Bu konuda sözü uzatmak anlamsız!
*
Suça dair öngörülen cezaları belirlemeye yönelik çıkarılan yasaları hükümsüz, anlamsız, yetersiz kılan infaza yönelik infaz yasalarının toplumda cezasızlık algısını artırdığına dair körlüğü izah nedir?
*
Ruh, yani vicdan, yani Allah'ın içimizdeki esintisi, nefsimize her muhakemede, iş ve niyette hak ve doğru olanı ikaz eder ve eğer nefs, bu sayhaya kulak kabartır ve gereğince davranırsa yanılması imkansızdır. Ehemmiyet vermez ise, şeytan boşluğu doldurmada gayretli ve mahirdir.
Sonuçta insan tercihini yaşar, ruh mu şeytan mı kulak verdiği ile başlayan süreç, kararı ile, artık kendi eylemi olmuş olacaktır.
*
İçinden iman sıyrılmış bir din algısı ile egemen olmanın faziletini, yırtınsanız insanların idrak kabülünde bir yere oturtamazsınız.
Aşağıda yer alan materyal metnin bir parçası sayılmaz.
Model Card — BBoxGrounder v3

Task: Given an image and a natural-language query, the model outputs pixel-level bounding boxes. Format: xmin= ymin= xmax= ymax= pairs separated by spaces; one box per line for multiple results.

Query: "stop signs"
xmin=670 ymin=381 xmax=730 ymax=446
Olsa olsa en fazla egemenliğiniz süresince abdestsiz namazı yaygınlaştırır, münafıklığı resmi "birinci" din olarak ilan etmek zorunda kalacağınız günlere adımlarsınız.
İman sade ve sadece Allah'a şerik tutmadan, Ona üstün bir saygıdan ibrettir. Allah'ı hakkıyla bilen her işinde Onu razı etmekten gayrı bir hesaba asla girmez.
*
Türkiye, İsrail'deki yangının söndürülmesine, Gazze’den çekilmeleri ve tüm katliam sorumlularının yargılanması şartıyla destek vereceğini açıklasın!
*
Yaşama arzusu tüm karbon bazlı organizmalarda ortak bir olgudur, bu arzu arızalar sebebiyle sekteye uğrarsa ve sonlanırsa, organizmayı ayakta tutmaya programlı vücut levazımları, bu varlığın var olmasının bir anlamı kalmamıştır, bir an önce onu yaşamda tutan mekanizmayı oluşturan elementlerin, yeni yaşamlara vesile olabilmeleri için, yani onu devirip, toprağa kavuşturmaları için sonlanma çalışmalarına başlarlar.
Bu sebeple ağız tadı diye de tanımlanan yaşama arzusu/tutkusunun sağlam kalabilmesi, zarar görmemesi yaşamak için en önemli gerekliliktir.
Yeme, içme, üreme vs her haz, hep bu yaşama arzusu bağlantılıdır.